Apply what you read:
[A] In the passage on vector spaces below, what do you get if you rewrite the part starting at "In each concrete" and ending at "by 〈x 1, …, x k〉." with "linear combinations" renamed to "weighted sums"?
[B] Answer these from the passage on vector spaces below:
(i) What are the elements of ℝ called?
(ii) In this chapter, what is the largest value the dimension n can take?
(iii) What symbol stands for a basis of E?
[C] Does each statement agree with the passage on vector spaces below? Answer yes or no for each, and quote the deciding words.
(i) Scalars are written with Greek letters.
(ii) The basis of E must always have specific properties.
(iii) A vector space here means a complex vector space.

Source document:
By a vector space we mean a real vector space (also called an $$\mathbb {R}$$ -vector space). The elements of $$\mathbb {R}$$ are called scalars and will be denoted by Greek letters: α, β, ….

In each concrete case of geometric algebra, the starting point is a vector space E of finite dimension n (with $$n\leqslant 4$$ in this chapter). Its elements are denoted by boldface italic characters (e, u, v, x, y, …).

The vector subspace of E spanned by vectors x 1, …, x k (that is, the set of all linear combinations λ 1 x 1 + ⋯ + λ k x k,

$$\lambda _1,\dotsc ,\lambda _k\in \mathbb {R}$$

) will be denoted by 〈x 1, …, x k〉.

The symbol e will stand for a basis e 1, …, e n of E. In principle it is arbitrary, but often it will be assumed to have specific properties that in each case will be declared explicitly.

Data shown:
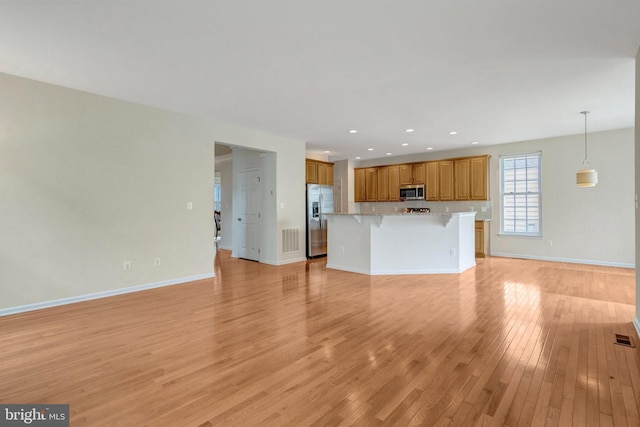 42522 Neighborly Ln, Chantilly, VA 20152 - unfurnished living room with light wood finished floors, baseboards, and recessed lighting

Task responses:
[A]
In each concrete case of geometric algebra, the starting point is a vector space E of finite dimension n (with $$n\leqslant 4$$ in this chapter). Its elements are denoted by boldface italic characters (e, u, v, x, y, …).

The vector subspace of E spanned by vectors x 1, …, x k (that is, the set of all weighted sums λ 1 x 1 + ⋯ + λ k x k,

$$\lambda _1,\dotsc ,\lambda _k\in \mathbb {R}$$

) will be denoted by 〈x 1, …, x k〉.

[B]
(i) Scalars.
(ii) 4.
(iii) e.

[C]
(i) Yes: "will be denoted by Greek letters"
(ii) No: "In principle it is arbitrary"
(iii) No: "By a vector space we mean a real vector space"